Well there is a couple of things I'll turn it over to Jeff our VP in marketing. I know I've had a meeting with, for example, energy transfer. They have a number of projects that are going on down there and expansion projects that they have. They recognize the amount of resource potential in the Eagle Ford and they are moving as we speak to develop a number of areas and expand the projects down there.

Jeff Hutton

I'll concur with Dan and might add that to date we've not added any hauling issues. Obviously there is a lot of activity but I think the industry is good enough to make sure and everything that is...

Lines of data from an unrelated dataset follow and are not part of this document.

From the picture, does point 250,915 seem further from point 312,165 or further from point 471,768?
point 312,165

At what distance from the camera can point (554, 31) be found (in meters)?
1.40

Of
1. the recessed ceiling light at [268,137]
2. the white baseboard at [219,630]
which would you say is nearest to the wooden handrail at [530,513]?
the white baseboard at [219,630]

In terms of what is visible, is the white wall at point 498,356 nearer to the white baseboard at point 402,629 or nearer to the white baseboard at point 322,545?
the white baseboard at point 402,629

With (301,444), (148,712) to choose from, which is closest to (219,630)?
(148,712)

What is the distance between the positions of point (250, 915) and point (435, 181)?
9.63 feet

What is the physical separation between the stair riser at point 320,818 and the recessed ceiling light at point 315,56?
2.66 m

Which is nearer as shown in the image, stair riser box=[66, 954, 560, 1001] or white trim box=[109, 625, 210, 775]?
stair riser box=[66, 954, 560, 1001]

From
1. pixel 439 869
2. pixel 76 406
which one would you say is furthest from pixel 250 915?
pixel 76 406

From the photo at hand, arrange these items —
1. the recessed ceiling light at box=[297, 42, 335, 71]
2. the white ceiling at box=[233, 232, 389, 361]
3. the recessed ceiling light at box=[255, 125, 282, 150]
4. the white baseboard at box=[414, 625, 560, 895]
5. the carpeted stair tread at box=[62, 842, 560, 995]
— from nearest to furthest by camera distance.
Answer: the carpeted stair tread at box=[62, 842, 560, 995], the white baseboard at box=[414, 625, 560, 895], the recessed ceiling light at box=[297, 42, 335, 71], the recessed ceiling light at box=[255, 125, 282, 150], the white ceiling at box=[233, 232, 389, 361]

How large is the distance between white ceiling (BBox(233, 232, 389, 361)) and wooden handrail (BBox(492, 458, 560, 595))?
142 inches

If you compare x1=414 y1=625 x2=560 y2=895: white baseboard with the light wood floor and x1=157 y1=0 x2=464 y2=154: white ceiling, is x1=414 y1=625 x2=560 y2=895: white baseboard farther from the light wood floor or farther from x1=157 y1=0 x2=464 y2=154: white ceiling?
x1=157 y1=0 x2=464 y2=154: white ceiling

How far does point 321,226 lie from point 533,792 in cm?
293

Michael Hall - Wells Fargo

So would you plan to kind of truck volumes up until, call it maybe 5,000 barrels a day, give or take at that sort of level is what I've heard is that the economics are going to break-even on trucking versus piping? Is that an accurate assessment?

Dan Dinges

Right and keep in mind we have our focus primarily with capital allocation going to Marcellus and also primary term maintenance and primary term capture in the Haynesville/Bossier, our first well in the Eagle Ford was successful, I think we will gain efficiencies of our completion techniques in the subsequent wells but we have not put together a large expensive program in the Eagle Ford at this time with the number of wells that we we're talking about. So initially Michael we are going to be trucking our rollout initially and contemporaneously working on expansion of our program and other opportunities for our transportation.

Michael Hall - Wells Fargo

Okay. Great. Thanks for the color. One more on the Eagle Ford on completion availability, any outlook there? I know you've got a pretty limited program at this point, but just curious what you're seeing?

Dan Dinges

Let me turn it over to Matt Reid?

Matt Reid

We are somewhat limited there not quite as much as we are in the Haynesville, we can't get frac based on, just a phone call but we're not basically, we're tied into being restricted by a limited number of companies that could frac down there (inaudible) are fairly reasonable number in the Eagle Ford.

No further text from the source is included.